I remember standing in line to board a plane a couple of months ago coming back from San Antonio, TX, and a young soldier was in line behind me. I quietly passed on my thanks to him for his service, and he graciously received it with a quiet shyness.
His day was really made a few moments after that, however, when an attractive young woman about his age approached him, touched his shoulder and effusively did the same thing. She actually said it loud enough that a number of folks in the waiting area noticed and many of them smiled and nodded approvingly to the soldier as he looked around.
There's perhaps no "lonely" as deep as the loneliness of a person separated from their loved ones at what is a traditional family time, such as Christmas. And there's likely no lonelier a person can be than someone serving in the middle of a foreign culture surrounded by strange folks and ways, knowing a few among them wish you harm.

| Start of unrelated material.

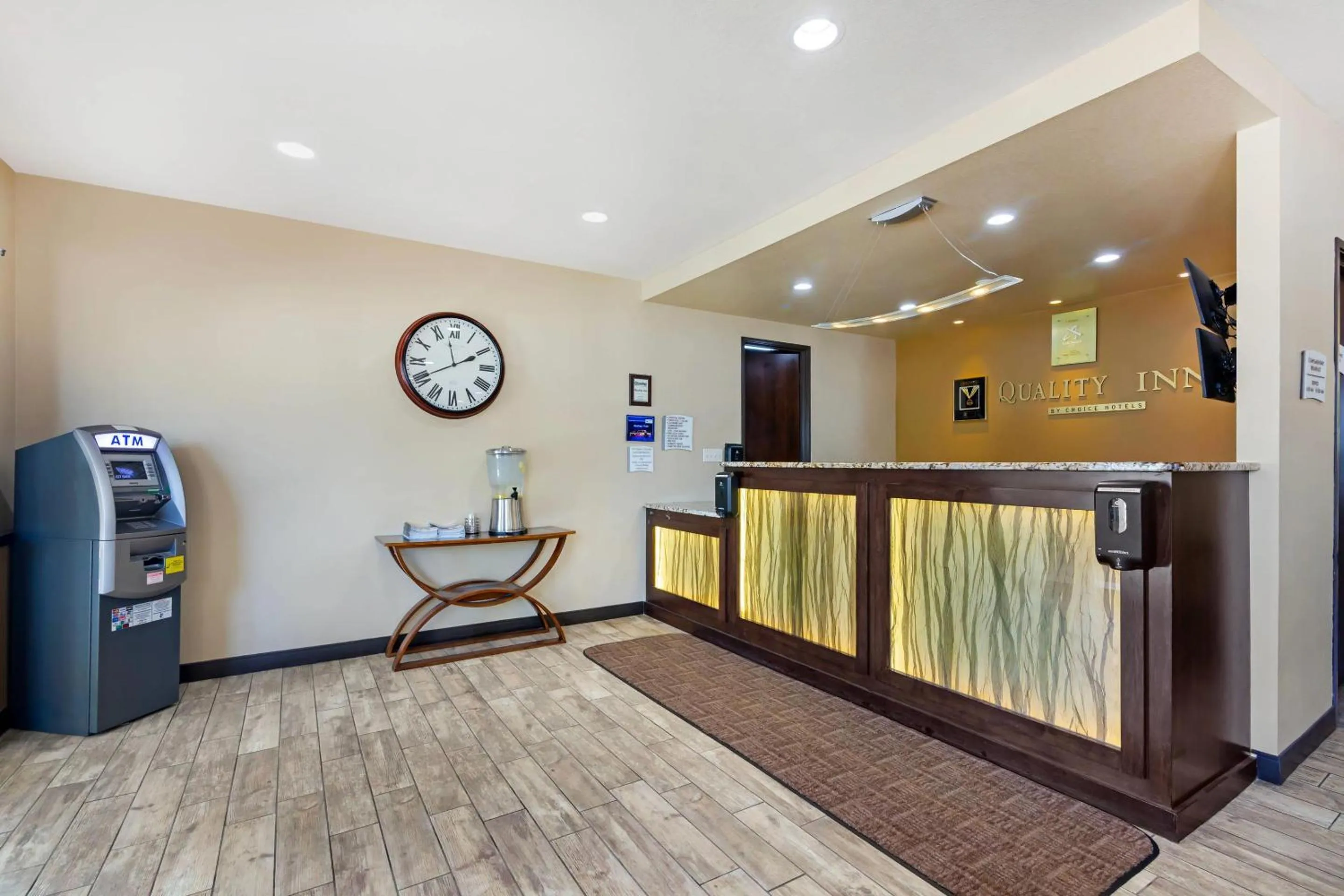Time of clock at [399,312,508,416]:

This holiday season, we have brave men and women willingly paying the price of freedom for those of us at home. Some are in danger areas, some are not, but all of them are removed from family to one degree or another.
It's a condition these folks sign up for; it comes with the territory of serving America and going to do what needs to be done wherever it needs doing. It's also why those of us not in uniform owe these folks a special debt of gratitude. You can do that by thanking them in person when you have the opportunity, and keeping these brave souls in your thoughts and prayers, particularly as you gather with your family over the next couple of weeks to open gifts, share memories and celebrate.
There's also a neat program I heard of recently called "Operation Call Home" -- www.operationcallhome.net/. It's a grassroots campaign started by a Semper Fidelis Detachment Marine Corp League in Wenonah, NJ, to aid U.S. military service members serving overseas and at home. It's been collecting calling cards since February 2003 and its inception is a touching one.
Bill McGinnis, father of Marine Sergeant Brian McGinnis, who was killed in Iraq on March 30, 2003, in a helicopter crash, never received a phone call from his son. He wanted to give other parents a chance to speak with their children in any U.S. service throughout the world. He joined forces with the Marine Corp League in June 2003, and through his efforts has been able to bring media attention to this campaign. The result is tens of thousands of cards have been donated overseas in Iraq, Afghanistan, Korea, veterans hospitals, and reserve units stationed across the U.S.
Check out the Web site, keep these folks in your thoughts and prayers, and Merry Christmas to you and all your loved ones.